EU “settles dispute” over controversial herbicide glyphosate

Ending “months of deadlock”, EU countries have finally voted to renew the licence of glyphosate – a widely-used weedkiller at the centre of environmental concerns – for a further five years.

The proposal at the EU Commission’s Appeal Committee got 18 votes in favour and nine against, with one abstention (Portugal).

This was the third vote this year – the last seeing nine votes against and five abstentions, which meant the continued use of the weedkiller failed to attain the required 55% approval by member states (click here).

But this week’s ‘success’ is still tinged with a certain degree of failure.

For example, France – one of the leading anti-glyphosate States – has said it will be banning the chemical compound from use on national territory within the next three years, whether or not an alternative is discovered.

President Macron has even suggested that if an alternative is discovered before the three years is up, the ban will kick in at that point.

Portugal too has already prohibited the use of glyphosate in all public spaces.

The reason: some studies link it to cancer in humans, though others vehemently refute this.

An investigation by Reuters news agency added to the controversy recently when it suggested that “significant changes” were made to findings by the World Health Organisation “between a draft of its report and the published version”.

“In each case a negative conclusion about glyphosate leading to tumours was either deleted or replaced with a neutral or positive one. Reuters was unable to determine who made the changes”, said the agency.

(Dataset entries)

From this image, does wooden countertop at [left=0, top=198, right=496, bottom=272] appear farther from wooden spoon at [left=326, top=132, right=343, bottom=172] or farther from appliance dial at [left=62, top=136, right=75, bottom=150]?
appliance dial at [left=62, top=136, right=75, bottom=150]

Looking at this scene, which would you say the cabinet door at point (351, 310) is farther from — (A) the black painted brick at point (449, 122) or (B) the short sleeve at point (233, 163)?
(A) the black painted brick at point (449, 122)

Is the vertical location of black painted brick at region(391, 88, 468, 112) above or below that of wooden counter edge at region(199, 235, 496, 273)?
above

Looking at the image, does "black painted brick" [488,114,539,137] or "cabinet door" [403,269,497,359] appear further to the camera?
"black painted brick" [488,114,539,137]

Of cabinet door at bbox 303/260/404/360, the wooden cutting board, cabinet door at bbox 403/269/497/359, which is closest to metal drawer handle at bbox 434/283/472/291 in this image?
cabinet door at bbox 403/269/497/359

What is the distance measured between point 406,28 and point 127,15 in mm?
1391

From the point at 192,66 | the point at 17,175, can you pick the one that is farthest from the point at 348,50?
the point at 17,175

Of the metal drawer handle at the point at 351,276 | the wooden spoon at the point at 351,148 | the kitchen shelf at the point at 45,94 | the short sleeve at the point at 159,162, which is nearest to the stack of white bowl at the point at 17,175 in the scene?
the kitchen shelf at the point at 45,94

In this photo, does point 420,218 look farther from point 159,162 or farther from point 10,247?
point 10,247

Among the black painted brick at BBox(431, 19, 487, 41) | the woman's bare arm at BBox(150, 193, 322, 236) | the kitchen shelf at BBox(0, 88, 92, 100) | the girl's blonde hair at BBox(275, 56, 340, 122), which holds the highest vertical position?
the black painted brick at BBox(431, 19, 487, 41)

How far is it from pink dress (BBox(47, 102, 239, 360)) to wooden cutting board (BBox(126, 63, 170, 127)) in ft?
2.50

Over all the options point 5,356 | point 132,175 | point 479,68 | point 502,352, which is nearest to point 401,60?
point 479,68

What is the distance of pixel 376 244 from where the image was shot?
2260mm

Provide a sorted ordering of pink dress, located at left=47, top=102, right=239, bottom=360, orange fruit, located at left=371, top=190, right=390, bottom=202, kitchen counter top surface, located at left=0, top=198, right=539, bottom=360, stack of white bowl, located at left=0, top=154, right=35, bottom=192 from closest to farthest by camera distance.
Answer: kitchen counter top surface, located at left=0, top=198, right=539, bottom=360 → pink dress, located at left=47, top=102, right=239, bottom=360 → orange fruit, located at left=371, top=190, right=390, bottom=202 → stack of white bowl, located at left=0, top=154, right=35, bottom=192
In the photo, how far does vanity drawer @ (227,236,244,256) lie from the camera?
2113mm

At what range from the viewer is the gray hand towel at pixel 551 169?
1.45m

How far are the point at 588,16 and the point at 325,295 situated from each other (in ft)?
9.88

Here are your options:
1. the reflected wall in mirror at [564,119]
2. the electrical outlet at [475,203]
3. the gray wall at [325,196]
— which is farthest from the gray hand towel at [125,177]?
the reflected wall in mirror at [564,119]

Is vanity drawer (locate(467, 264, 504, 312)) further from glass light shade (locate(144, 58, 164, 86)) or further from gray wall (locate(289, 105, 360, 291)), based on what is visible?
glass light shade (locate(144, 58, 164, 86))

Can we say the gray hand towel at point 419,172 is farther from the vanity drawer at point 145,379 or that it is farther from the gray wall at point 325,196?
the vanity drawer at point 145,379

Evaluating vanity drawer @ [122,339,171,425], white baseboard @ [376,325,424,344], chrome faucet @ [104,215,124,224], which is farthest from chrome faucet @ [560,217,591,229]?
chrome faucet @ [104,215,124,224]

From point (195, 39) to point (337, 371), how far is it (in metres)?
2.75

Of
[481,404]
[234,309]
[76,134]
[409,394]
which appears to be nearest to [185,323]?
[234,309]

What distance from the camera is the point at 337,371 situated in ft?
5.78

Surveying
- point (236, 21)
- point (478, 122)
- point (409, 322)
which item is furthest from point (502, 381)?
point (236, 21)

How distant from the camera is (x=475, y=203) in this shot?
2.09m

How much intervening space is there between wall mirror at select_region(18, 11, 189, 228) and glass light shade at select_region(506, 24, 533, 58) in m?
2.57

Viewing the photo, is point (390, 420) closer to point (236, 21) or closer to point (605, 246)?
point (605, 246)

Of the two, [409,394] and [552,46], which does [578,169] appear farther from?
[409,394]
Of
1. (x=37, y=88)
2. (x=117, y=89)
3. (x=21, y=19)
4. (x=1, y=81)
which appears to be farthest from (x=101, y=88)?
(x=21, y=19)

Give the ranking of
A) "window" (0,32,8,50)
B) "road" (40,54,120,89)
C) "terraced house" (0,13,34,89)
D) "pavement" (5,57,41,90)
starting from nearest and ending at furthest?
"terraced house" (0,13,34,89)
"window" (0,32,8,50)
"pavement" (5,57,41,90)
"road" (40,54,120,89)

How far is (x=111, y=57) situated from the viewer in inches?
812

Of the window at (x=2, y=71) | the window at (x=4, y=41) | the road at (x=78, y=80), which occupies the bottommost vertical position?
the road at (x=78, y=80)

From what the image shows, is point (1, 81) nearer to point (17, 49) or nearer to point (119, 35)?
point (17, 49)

---

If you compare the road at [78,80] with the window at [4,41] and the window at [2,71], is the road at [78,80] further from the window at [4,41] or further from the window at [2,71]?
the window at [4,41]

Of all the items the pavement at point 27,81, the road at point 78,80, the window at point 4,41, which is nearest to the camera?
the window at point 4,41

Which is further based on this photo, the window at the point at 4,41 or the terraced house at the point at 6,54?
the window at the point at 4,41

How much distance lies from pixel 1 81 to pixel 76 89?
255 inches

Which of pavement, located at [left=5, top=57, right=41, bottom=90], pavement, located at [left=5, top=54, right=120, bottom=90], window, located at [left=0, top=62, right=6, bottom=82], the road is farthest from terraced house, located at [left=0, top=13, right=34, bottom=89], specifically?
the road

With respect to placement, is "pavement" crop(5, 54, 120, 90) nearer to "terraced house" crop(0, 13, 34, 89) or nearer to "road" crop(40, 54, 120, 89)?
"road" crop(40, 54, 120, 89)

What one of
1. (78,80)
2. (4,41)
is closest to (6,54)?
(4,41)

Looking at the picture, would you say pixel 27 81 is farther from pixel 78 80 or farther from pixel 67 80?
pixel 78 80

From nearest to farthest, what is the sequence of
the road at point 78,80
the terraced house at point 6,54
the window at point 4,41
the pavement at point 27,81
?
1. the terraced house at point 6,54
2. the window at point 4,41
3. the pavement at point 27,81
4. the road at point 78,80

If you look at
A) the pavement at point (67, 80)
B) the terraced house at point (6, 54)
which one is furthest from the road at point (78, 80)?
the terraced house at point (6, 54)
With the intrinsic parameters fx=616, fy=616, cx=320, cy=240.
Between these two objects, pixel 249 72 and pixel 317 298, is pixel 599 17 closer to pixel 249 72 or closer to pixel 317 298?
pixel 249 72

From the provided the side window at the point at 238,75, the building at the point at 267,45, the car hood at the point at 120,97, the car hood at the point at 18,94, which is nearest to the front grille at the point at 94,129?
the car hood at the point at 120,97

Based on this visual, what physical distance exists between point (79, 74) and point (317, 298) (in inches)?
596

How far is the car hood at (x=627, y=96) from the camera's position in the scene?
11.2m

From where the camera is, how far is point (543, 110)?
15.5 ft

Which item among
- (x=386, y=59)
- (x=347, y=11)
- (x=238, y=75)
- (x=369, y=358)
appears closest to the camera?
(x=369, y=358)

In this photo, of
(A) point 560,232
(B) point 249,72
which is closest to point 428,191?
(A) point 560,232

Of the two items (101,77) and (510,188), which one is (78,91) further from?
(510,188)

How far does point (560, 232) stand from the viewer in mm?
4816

Task instructions:
[1] Return the passage of the glyphosate article starting with "This was the" and going on through "states (click here).".
[2] According to the glyphosate article, which country abstained in the vote at the EU Commission's Appeal Committee?
[3] Continue the glyphosate article from the point where it stops.
The entries are not needed here.

Your written answers:
[1]
This was the third vote this year – the last seeing nine votes against and five abstentions, which meant the continued use of the weedkiller failed to attain the required 55% approval by member states (click here).

[2] Portugal

[3]
The vote this week has also only extended glyphosate’s European okay for another five years – originally, the EU proposed a vote on extending its use for another 15.

As news sources have explained, glyphosate is notoriously linked to agri-giant Monsanto’s Roundup herbicide – even though the multinational’s patent expired almost 18 years ago.

Glyphosate is now widely used by other companies, appearing in different quantities in as many as 300 products.

Nonetheless, in America, there are more than 280 lawsuits pending against Monsanto Co. (in the US District Court in San Francisco) filed by people alleging that exposure to Roundup herbicide “caused them or their loved ones to develop non-Hodgkin lymphoma, and that Monsanto covered up the risks”.

Live testimony from witnesses in this case is due to be heard in March next year, reports website USRTK (U.S. Right to Know).

Meantime, in Portugal, environmental group Quercus has “lamented” the okay, saying “sadly, the lobby for industrial and intensive agriculture continues to be the strongest. What is clear in this vote is that the majority of EU countries see business as being more important than people and the environment”.